Lise dönemimde, çok sevdiğim Coğrafya dersi hocam Turan Urlu ve 2 arkadaşımla beraber oturmuş muhabbet ediyorduk. Biraz eskileri hatırladıktan sonra muhabbet ekonomiye geldi. Benim öğrenciliğim dönemimde diye başladı hocam, aldığım burs geri ödemeliydi. O zamanlar enflasyon 3 haneli rakamlarda seyrediyordu. Öğrencilik dönemim bitip krediyi geri ödeme vakti geldiğinde enflasyonun bu kadar yüksek olmasından dolayı, ödeyeceğim miktar çok cüzi olmuştu. Şimdi durum öyle değil tabii tek haneli rakam artık, öğrenciliğim dönemimde 3 haneli enflasyon bana yaradı dedi ve güldük.

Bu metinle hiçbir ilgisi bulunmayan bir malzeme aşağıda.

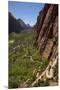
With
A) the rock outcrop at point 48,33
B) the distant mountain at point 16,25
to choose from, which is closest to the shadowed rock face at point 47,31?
the rock outcrop at point 48,33

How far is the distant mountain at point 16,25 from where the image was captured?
177 centimetres

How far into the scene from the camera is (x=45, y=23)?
6.17 feet

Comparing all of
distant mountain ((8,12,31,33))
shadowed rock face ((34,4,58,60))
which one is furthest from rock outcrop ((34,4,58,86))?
distant mountain ((8,12,31,33))

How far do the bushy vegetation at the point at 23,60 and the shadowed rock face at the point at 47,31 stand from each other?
0.06 m

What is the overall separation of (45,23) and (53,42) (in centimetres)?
18

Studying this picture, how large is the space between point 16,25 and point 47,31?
288mm

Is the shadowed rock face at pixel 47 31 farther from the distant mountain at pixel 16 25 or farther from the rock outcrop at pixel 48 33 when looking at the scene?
the distant mountain at pixel 16 25

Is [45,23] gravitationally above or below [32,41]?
above

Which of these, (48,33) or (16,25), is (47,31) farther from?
(16,25)

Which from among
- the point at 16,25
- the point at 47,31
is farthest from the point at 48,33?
the point at 16,25

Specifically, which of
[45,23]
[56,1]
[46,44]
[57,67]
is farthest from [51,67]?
[56,1]

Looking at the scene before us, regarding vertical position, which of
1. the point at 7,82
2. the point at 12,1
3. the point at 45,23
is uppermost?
the point at 12,1

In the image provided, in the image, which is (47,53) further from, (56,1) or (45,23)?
(56,1)

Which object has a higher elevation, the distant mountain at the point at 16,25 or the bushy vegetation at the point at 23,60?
the distant mountain at the point at 16,25
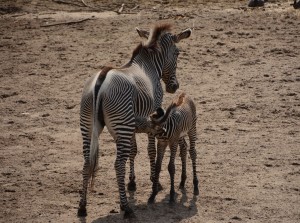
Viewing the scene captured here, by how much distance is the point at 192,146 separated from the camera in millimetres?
9469

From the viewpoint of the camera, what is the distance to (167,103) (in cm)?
1266

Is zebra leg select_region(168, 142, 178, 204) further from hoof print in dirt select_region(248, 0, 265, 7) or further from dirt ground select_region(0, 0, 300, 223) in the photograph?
hoof print in dirt select_region(248, 0, 265, 7)

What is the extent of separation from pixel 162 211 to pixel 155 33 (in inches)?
105

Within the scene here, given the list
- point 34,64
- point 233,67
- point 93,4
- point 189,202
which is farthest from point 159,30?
point 93,4

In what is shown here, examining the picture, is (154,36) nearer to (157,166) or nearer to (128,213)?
(157,166)

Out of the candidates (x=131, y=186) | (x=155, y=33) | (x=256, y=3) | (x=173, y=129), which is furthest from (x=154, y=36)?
(x=256, y=3)

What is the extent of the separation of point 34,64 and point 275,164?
23.0 ft

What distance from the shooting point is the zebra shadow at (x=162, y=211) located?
8.46 meters

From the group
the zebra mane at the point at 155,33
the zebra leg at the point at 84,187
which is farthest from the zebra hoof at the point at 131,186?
the zebra mane at the point at 155,33

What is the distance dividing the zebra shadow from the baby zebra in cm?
12

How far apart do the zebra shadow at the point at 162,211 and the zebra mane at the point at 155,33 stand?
2219mm

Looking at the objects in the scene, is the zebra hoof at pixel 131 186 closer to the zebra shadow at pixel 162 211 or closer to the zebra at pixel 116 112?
the zebra shadow at pixel 162 211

Muhabbetimiz böyle devam ederken, Türkiye ekonomisinin ikinci çeyrekte %8,8 büyüdüğünü söyledim. Üstelik %6,7 oranında büyüme tahmininin yapıldığı zamanda diye de hatırlattım. Ekonomimizin sağlam olduğunu, üstünde durarak konuştuk. Bu sıralarda söz misal enerjiden açılmıştı ki, Fransa’da nükleer santralde patlama olduğu haberi telefonuma geldi. Bizim gündemimize ne zaman girse bu nükleer santral inşası hep bir olumsuz durumla karşı karşıya kalıyoruz. Daha önce Özal döneminde, merhum Özal: “ Ben nükleer santral yapacağım dedi.” Gerekli fizibilite çalışmaları yapıldı yer belirlendi ancak Çernobil kazası meydana gelinde proje askıya alındı. Tekrar güçlü şekilde gündeme geldiğinde Japonya’da ki felaket neticesinde nükleer santral patlamasının yaşanması, ihalenin tekrardan sonuçsuz kalmasına sebebiyet verdi. Bu güne kadar 4 kez ihaleye çıkılmış ancak bazı sebeplerden dolayı hem ihaleler iptale uğramış. Son olarak hükümetin koymuş olduğu “2023 Türkiye’sinde sıfır dışarıya bağımlı enerji politikası” kapsamında nükleer santralden karşılanacak enerjinin payı oldukça yüksek. Hükümetin bu konuda kararlı olduğu anlaşılıyor. Nükleer santral inşası için çokça protesto gösterileri yapılıyor, bir kesim karşı çıksa da bir kesim yapılmasından yana tavır gösteriyor.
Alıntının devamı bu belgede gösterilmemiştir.